Integration by parts is a technique derived from the product rule for differentiation. It's handy when you need to integrate a product of two functions. In our problem, the function is the product of two simpler functions: a polynomial and an exponential function. The rule itself is:\[ \int u \, dv = uv - \int v \, du \]Here's how it works. You choose which part of the function becomes \(u\) and which becomes \(dv\). In this exercise, we let \(u = t\) because differentiating \(t\) makes it simpler \(du = dt\), and \(dv = e^{-t} \, dt\) because its integral, \(v = -e^{-t}\), is straightforward. Once identified, apply the formula: calculate \(uv\) and replace the second integral with \(v \, du\). This transforms a complex integral into simpler ones that are more manageable.

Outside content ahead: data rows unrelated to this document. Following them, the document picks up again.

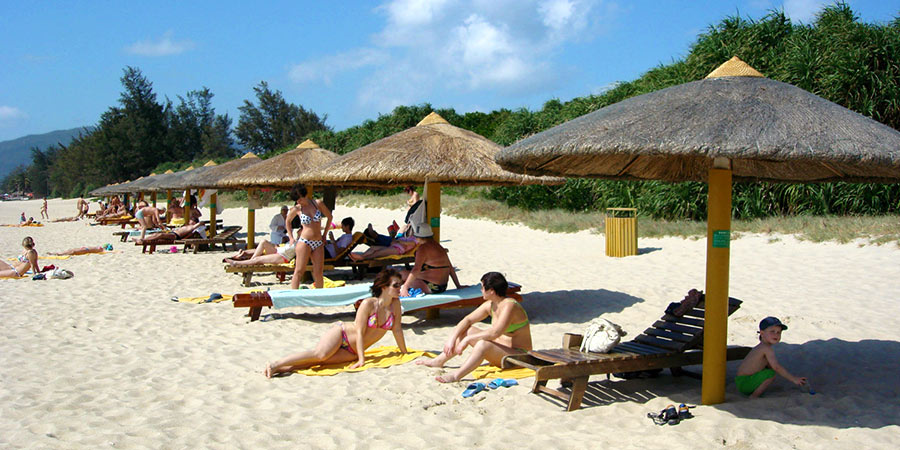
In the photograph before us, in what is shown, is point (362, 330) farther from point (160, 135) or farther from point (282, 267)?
point (160, 135)

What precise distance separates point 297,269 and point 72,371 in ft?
10.8

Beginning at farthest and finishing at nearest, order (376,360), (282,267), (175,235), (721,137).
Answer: (175,235), (282,267), (376,360), (721,137)

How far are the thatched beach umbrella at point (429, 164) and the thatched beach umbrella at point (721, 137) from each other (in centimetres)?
208

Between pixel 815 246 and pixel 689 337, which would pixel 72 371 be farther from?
pixel 815 246

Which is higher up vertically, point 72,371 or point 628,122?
point 628,122

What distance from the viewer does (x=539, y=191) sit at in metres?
19.2

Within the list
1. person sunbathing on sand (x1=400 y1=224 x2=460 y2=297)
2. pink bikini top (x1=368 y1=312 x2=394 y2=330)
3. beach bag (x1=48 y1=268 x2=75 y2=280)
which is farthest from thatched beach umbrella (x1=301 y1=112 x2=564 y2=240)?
beach bag (x1=48 y1=268 x2=75 y2=280)

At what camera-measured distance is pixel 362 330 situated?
527cm

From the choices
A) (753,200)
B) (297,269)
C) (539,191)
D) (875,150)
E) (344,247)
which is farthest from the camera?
(539,191)

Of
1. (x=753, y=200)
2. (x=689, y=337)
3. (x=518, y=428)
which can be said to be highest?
(x=753, y=200)

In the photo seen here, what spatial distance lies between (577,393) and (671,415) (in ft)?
1.97

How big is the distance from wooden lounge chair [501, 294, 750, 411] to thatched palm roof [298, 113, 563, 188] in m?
2.55

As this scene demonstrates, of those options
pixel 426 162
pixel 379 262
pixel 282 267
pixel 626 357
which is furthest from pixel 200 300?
pixel 626 357

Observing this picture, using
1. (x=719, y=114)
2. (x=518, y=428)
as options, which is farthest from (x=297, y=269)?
(x=719, y=114)
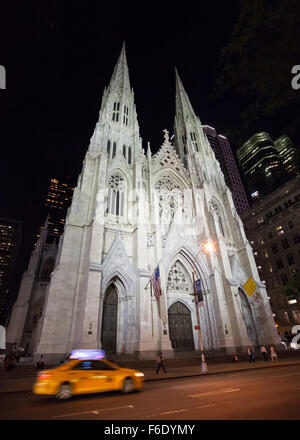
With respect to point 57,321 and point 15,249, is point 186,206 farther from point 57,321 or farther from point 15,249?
point 15,249

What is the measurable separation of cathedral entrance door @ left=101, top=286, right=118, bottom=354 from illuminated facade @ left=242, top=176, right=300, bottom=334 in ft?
110

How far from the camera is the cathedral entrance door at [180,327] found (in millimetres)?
22078

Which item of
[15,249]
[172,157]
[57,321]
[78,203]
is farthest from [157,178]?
[15,249]

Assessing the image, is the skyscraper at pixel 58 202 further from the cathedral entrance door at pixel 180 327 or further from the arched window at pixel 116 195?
the cathedral entrance door at pixel 180 327

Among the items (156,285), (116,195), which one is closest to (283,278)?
(156,285)

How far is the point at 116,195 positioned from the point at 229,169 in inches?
4161

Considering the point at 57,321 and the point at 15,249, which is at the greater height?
the point at 15,249

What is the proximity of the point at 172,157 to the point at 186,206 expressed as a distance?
28.5ft

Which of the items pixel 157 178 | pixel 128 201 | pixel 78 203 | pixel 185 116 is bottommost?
pixel 78 203

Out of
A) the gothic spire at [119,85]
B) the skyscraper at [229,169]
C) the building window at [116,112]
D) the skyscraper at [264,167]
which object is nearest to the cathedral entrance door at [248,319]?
the building window at [116,112]

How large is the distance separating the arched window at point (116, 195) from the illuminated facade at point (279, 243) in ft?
109

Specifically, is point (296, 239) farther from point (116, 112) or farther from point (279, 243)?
point (116, 112)

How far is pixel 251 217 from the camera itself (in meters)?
56.3

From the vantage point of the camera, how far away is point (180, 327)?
22.8 m
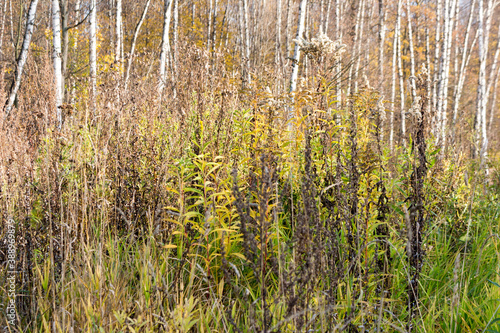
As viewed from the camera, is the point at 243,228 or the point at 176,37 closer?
the point at 243,228

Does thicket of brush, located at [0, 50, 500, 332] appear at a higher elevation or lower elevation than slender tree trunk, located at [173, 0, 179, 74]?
lower

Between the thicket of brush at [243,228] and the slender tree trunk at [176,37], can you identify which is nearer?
the thicket of brush at [243,228]

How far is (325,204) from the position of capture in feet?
7.83

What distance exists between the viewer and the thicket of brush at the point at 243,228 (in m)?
1.76

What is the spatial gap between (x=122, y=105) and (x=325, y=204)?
6.30 ft

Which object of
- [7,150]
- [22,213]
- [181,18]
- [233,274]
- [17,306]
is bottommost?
[17,306]

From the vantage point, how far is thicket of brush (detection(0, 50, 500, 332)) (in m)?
1.76

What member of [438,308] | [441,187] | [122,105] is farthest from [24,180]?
[441,187]

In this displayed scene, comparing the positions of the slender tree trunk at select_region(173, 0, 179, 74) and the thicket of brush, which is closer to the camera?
the thicket of brush

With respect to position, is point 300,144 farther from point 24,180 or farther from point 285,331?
point 24,180

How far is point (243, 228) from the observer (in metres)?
1.45

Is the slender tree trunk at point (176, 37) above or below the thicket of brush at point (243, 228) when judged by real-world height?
above

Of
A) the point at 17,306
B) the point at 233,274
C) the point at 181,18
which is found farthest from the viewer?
the point at 181,18

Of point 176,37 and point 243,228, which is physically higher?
point 176,37
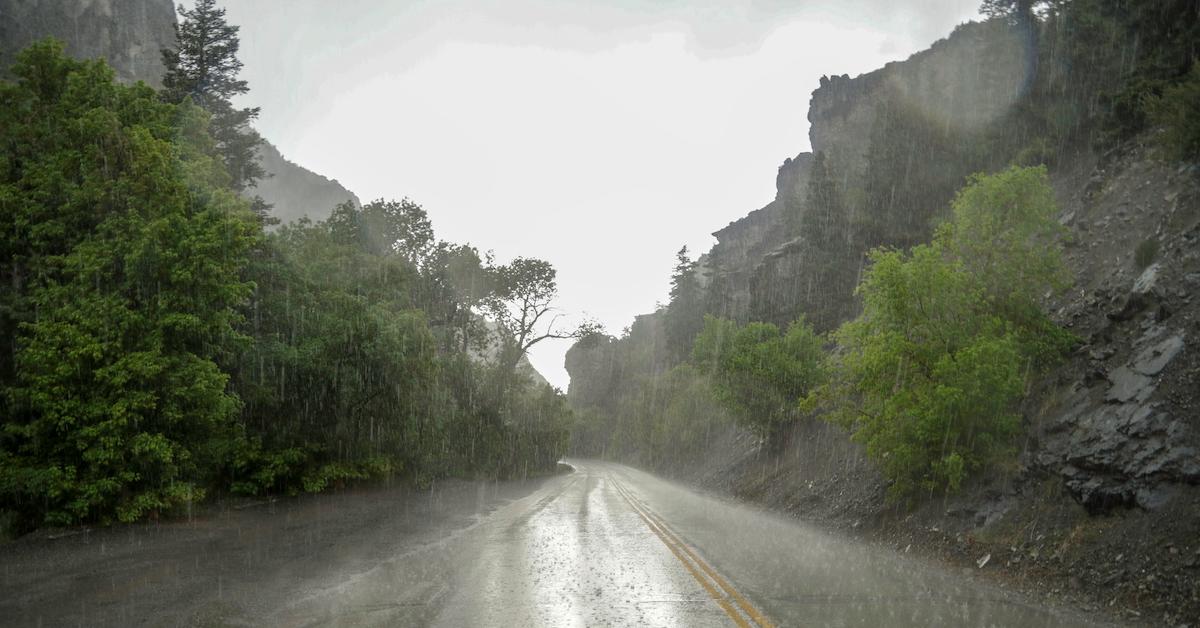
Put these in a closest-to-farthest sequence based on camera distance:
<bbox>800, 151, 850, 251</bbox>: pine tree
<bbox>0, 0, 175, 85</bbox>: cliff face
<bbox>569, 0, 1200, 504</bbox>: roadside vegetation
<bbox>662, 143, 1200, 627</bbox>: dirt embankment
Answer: <bbox>662, 143, 1200, 627</bbox>: dirt embankment, <bbox>569, 0, 1200, 504</bbox>: roadside vegetation, <bbox>0, 0, 175, 85</bbox>: cliff face, <bbox>800, 151, 850, 251</bbox>: pine tree

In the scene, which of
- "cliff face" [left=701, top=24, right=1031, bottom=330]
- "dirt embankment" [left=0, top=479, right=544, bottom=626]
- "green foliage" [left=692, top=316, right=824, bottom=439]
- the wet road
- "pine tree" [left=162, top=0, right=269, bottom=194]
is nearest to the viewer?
the wet road

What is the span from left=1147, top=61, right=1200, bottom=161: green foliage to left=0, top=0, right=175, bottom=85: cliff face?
52.7m

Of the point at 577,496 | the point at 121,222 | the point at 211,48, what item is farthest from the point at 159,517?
the point at 211,48

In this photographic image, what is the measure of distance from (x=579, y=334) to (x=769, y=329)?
1682 centimetres

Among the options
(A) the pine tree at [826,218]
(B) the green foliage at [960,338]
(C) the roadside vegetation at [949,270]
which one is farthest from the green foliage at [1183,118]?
(A) the pine tree at [826,218]

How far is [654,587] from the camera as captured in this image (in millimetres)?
9234

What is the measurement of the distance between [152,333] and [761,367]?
73.4 ft

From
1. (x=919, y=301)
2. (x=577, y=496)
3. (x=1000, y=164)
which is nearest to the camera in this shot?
(x=919, y=301)

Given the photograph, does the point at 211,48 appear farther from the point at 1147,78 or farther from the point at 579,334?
the point at 1147,78

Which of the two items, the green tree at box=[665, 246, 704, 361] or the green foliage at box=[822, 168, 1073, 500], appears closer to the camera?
the green foliage at box=[822, 168, 1073, 500]

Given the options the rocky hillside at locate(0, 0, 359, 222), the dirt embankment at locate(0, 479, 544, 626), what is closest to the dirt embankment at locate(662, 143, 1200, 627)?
the dirt embankment at locate(0, 479, 544, 626)

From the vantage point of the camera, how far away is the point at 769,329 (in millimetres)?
31359

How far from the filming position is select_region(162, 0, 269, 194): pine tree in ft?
115

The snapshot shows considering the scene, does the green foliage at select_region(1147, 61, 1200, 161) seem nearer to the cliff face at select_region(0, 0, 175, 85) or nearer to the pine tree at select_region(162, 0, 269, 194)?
the pine tree at select_region(162, 0, 269, 194)
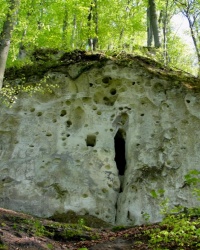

An exponential function is one where a constant base is raised to a variable exponent. The most common base is Euler's number, denoted as \(e\), an irrational number approximately equal to 2.718. This_function_makes exponential changes that occur naturally in processes like radioactive decay or population growth. In this exercise, we encounter \(e^{-t}\), which exemplifies a decay function.

• The exponential part, \(e^{-t}\), decreases as \(t\) rises, which affects how the function behaves over the interval.
• When integrating exponential functions, they often retain their form, making them easier to work with compared to other types.

In definite integration, understanding the exponential’s effect on functions, particularly in terms of shrinkage as \(t\) increases, helps when calculating areas under curves.

Finding the area under a curve involves integrating a function over a specific interval. This gives us a single value representing the total area, captured between the curve and the x-axis.

• The process begins by setting up a definite integral with limits, from the lower limit to the upper limit—in this case, from \(t = 0\) to \(t = 2\).
• The function \(y = t e^{-t}\) gives us a curve, and by taking the integral, we determine the space it occupies on a graph over that interval.

In this question, integration by parts was used to handle the product \(t e^{-t}\), enabling an accurate calculation of the area from \(t=0\) to \(t=2\). The final result, \( 1 - \frac{3}{e^2} \), reveals how exponential decay limits the area as \(t\) grows.